Asia, China, Geladaintong, Northeast Face

Publication Year: 1998.

Geladaintong, Northeast Face. I was invited by Geographic Expeditions to guide two American clients, William Rom, M.D. and Dan Luchtel, Ph.D., on a peak called Geladaintong (one of a few spellings), which is 6621 meters high and located at what the Chinese like to call the source of the Yangtze River. Technically speaking, there is a source located farther south and west that is a half mile or so farther from the mouth of the river, but it’s an unspectacular mud flat at a lower elevation than the glacial source at the foot of Geladaintong. To geographers, tourists and travel agents alike, Geladaintong makes a more attractive source for the mighty river that China is damming to create the largest hydro-power plant in the world.

Geladaintong is located in Qinghai Province, just north of Tibet, approximately 60 kilometers northwest of the Tangula Pass. The main road from Tibet to China, which goes from Lhasa to Golmud and on to Xining, traverses the Tangula Shan mountains via the Tangula Pass.

We arrived in Tibet on August 27 and spent several days touring cultural sights and acclimatizing. Then we spent three days driving to the base camp, two along the highway to Golmud, Qinghai Province, and one traversing 90 kilometers overland on a track that disappears entirely several kilometers before base camp. We spent September 3 and 4 doing reconnaissance and acclimating. The mountain had been climbed first by Japanese in 1984 and second by a team from Beijing University in 1994. We found garbage from the ’94 expedition at base camp and Camp I, along with deep ruts from the large truck they drove over delicate tundra vegetation in order to place their base camp two kilometers farther up the valley than where we placed ours.
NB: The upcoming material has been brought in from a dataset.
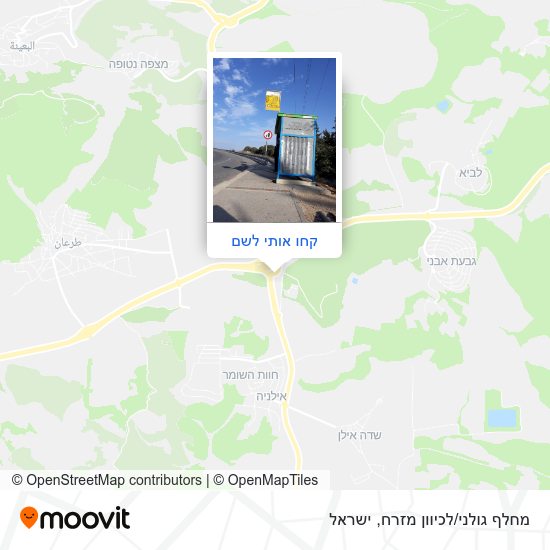 מפת מחלף גולני/לכיוון מזרח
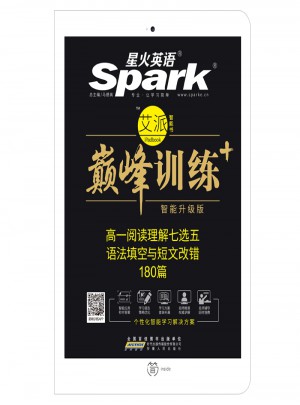  2018星火英语艾派智能书系列 高一阅读理解七选五语法填空与短文改错 巅峰训练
Bill and Dan rested on September 5, but in order to keep our momentum up and carry out more recon, I carried a load of gear to CI on my own. After dropping the load, I crossed the glacier on the flank of the northeast face and proceeded to climb a steep snow line up the northeast face that I had carefully scrutinized two days before. Presumably it was a first ascent, as neither the Japanese nor the Chinese had mentioned anything about climbing any route other than the north ridge. The line started at the lowest point on the face (5800m), crossed a small bergschrund, traversed up and slightly right past a small serac, entering a 50° couloir at around 6300 meters, and topped out within five meters of the knife edge summit. The crux of the climb was a section of 55-60° ice about four meters long. The rest of the climb was entirely on snow, varying between ankle and knee deep. I downclimbed the standard route on the north ridge. The round trip took just over nine hours from base camp.

The next day Dan, Bill and I started up together, stopping for the night at CI (5600m) on the east edge of the glacier that aprons the northeast flank of the peak. We spent a second night at 6100 meters in a col at the base of the north ridge. The glacier that spawns the Yangtze river is several hundred meters below the west side of this col. The following morning (September 8), we set out at dawn along the gradually steepening north ridge toward the summit. The climb is non-technical, though it’s worth carrying two or three ice screws and/or some snow protection in order to protect a couple of short, 45-50° bulges. We encountered weak, sugary snow on two of these bulges, triggering a small slab avalanche (about 15cm deep) on one of them.

The ridge leads to a plateau a couple of hundred meters long at around 6550 meters. Geladaintong’s sharp summit rises from the southeast end of this plateau with one short pitch of steep snow leading to the peak. We summitted around 1 p.m., and returned to CII around 4:30 in the afternoon, descending all the way back to base camp the following day.